Lesson 16

The purpose of this warm-up is to elicit observations about fractions in tenths and hundredths and about equivalence, which will be useful when students find sums of tenths and hundredths later in the lesson. While students may notice and wonder many things about these diagrams, focus the discussion on the relationship between tenths and hundredths and how we might express equivalent amounts.

• Groups of 2
• Display the diagrams.
• “What do you notice? What do you wonder?”
• 1 minute: quiet think time

• “Discuss your thinking with your partner.”
• 1 minute: partner discussion
• Record responses.

• “What fraction does each part in the first diagram represent?” (One tenth or \(\frac{1}{10}\))  “What about in the second diagram?” (One hundredth or \(\frac{1}{100}\))
• “Can you see tenths in both diagrams? Where?” (Yes. Each rectangle in A is a tenth. Each group of small squares in B is a tenth.)
• “Can you see hundredths in both diagrams? Where?” (No, only in B. Each square is a hundredth.)
• “Do you think the shaded parts of the two diagrams represent the same fraction or different fractions? Which fraction(s)?” (The same fraction, \(\frac{15}{100}\). Different fractions: The second one represents \(\frac{15}{100}\), but I'm not sure about the first one.)

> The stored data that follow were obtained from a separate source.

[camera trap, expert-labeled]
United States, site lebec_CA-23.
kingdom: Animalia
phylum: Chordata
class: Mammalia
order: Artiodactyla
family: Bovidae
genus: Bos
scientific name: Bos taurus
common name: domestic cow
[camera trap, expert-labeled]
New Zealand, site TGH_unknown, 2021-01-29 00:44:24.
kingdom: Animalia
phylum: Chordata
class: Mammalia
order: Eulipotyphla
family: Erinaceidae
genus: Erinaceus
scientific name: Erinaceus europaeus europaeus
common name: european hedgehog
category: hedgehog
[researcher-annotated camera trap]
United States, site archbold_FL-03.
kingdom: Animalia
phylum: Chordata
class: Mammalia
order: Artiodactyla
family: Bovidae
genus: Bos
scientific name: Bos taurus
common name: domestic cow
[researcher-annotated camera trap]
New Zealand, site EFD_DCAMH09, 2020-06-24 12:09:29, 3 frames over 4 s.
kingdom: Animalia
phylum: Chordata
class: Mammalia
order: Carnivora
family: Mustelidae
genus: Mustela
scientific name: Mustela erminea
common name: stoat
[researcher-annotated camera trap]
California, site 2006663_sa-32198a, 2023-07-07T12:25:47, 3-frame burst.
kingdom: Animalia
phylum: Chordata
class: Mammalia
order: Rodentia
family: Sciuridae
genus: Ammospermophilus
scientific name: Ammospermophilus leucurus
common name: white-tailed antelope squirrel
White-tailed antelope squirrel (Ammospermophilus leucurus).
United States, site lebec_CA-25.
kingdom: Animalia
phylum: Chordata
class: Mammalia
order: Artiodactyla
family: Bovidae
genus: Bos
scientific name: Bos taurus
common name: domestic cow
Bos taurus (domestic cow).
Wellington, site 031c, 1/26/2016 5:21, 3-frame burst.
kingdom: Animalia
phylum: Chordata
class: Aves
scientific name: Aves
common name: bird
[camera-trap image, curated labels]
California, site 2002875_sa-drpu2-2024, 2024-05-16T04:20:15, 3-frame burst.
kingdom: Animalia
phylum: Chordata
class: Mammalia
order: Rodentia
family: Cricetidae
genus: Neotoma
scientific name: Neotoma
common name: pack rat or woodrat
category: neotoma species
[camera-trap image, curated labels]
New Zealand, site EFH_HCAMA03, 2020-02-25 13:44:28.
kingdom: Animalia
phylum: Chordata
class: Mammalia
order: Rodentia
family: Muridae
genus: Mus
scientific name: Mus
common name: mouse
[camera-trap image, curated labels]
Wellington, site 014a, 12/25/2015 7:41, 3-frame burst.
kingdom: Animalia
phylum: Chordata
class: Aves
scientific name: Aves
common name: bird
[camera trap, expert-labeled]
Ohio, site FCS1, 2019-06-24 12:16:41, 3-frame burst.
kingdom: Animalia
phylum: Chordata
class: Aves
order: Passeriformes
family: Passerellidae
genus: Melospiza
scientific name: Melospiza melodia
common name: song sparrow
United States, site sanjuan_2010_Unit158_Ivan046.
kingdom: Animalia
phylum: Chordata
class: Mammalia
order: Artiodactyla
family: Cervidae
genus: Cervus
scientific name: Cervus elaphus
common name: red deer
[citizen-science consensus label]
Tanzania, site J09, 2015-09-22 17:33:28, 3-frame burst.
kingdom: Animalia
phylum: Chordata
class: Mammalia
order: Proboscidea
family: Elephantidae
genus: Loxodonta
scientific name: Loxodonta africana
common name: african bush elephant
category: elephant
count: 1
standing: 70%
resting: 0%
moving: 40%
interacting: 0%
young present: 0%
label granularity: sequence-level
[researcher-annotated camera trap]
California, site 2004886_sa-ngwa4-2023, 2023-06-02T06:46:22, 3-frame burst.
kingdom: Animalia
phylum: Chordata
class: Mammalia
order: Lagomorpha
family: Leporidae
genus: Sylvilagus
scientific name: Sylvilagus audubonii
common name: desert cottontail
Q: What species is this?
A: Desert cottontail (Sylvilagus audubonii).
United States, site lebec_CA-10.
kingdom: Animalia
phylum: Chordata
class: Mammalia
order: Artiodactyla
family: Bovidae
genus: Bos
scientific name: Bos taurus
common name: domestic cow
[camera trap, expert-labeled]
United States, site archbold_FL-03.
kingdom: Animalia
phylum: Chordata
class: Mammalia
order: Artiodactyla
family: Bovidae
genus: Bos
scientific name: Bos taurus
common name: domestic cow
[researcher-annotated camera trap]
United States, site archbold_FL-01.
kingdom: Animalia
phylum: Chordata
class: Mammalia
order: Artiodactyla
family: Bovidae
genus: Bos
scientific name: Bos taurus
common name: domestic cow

In this activity, students refresh what they know about equivalent fractions in tenths and hundredths. Students are given fractions in tenths and are to write equivalent fractions in hundredths, and vice versa. In one case, they encounter a fraction in hundredths that cannot be written as tenths and consider why this might be. The work here reminds students of the relative sizes of tenths and hundredths and prepares students to add such fractions in upcoming activities.

• Groups of 2
• Consider asking students some of these questions:
  • “What do you know about 1 tenth? What about 1 hundredth?”
  • “Which is greater: 1 tenth or 1 hundredth?”
  • “How many hundredths are in 1 tenth?”

• “Work independently on the activity for 5 minutes. Then, share your responses with your partner.”
• 5 minutes: independent work time
• 2–3 minutes: partner discussion

• Select students to share their responses and reasoning for the first set of problems. Display or record their responses.
• Discuss the fraction \( \frac{125}{100}\) and what students wrote for its equivalent in tenths.
• Invite students to share the fractions they thought of for the last set of problems. Focus the discussion on how they know what fractions  are between \(\frac{3}{10}\) and \(\frac{4}{10}\). 
• If not mentioned in students' explanations, ask: “Could that number be expressed in tenths? Why or why not?” (No, because there is not a whole number between 3 and 4.)
• Highlight explanations that show how expressing the \(\frac{3}{10}\) and \(\frac{4}{10}\) in hundredths would allow us to name the fractions between these given two fractions.

In this activity, students use jumps on number lines to visualize addition of tenths and hundredths and find the values of such sums. Using diagrams helps to reinforce the relative sizes of tenths and hundredths. It provides a visual reminder that all tenths can be expressed in terms of hundredths, and that some hundredths can be written in tenths, which can in turn help with addition of these fractions.

This is the first activity in which students are to write expressions and equations to represent sums of fractions with different denominators. Initially, students will likely find it helpful to write equivalent fractions in the same denominator. Later, as students become more fluent in expressing tenths in hundredths and vice versa, they may perform the rewriting mentally rather than on paper. When students create and compare their own representations for the context, they reason abstractly and quantitatively (MP2).

• Groups of 2
• Ask students what they know about kilometers.
• If not mentioned by students, explain that, just like mile (which may be more familiar), it is a unit of length, used to measure long distances.
• If students wonder how it is related to meter, explain that 1 kilometer is 1,000 meters. (Kilometers will be explored more closely in a future unit.)

• “Take a few quiet minutes to work on the first two problems. Then, share your responses with your partner.”
• 5 minutes: independent work time
• 2 minutes: partner discussion
• Monitor for the ways students think about the total distance Noah has walked (third problem) given a fraction in tenths and one in hundredths.
• “Now try finding the values of the sums in the last problem.”
• 5 minutes: independent or partner work time

• Invite students to share how they know which diagram represents Noah’s walk and their equations for the distances Noah and Jada walked.
• Given the number line diagram for support, students are likely to write \(\frac{2}{10} + \frac{5}{100} = \frac{25}{100}\). Discuss why this is true.
• “How do you know that the sum of \(\frac{2}{10}\) and \(\frac{5}{100}\) is \(\frac{25}{100}\)?”
• Highlight that \(\frac{2}{10}\) is equivalent to \(\frac{20}{100}\) and another \(\frac{5}{100}\) makes \(\frac{25}{100}\).
• Consider displaying a number line that is partitioned into tenths and hundredths and shows \(\frac{25}{100}\) as \(\frac{20}{100} + \frac{5}{100}\).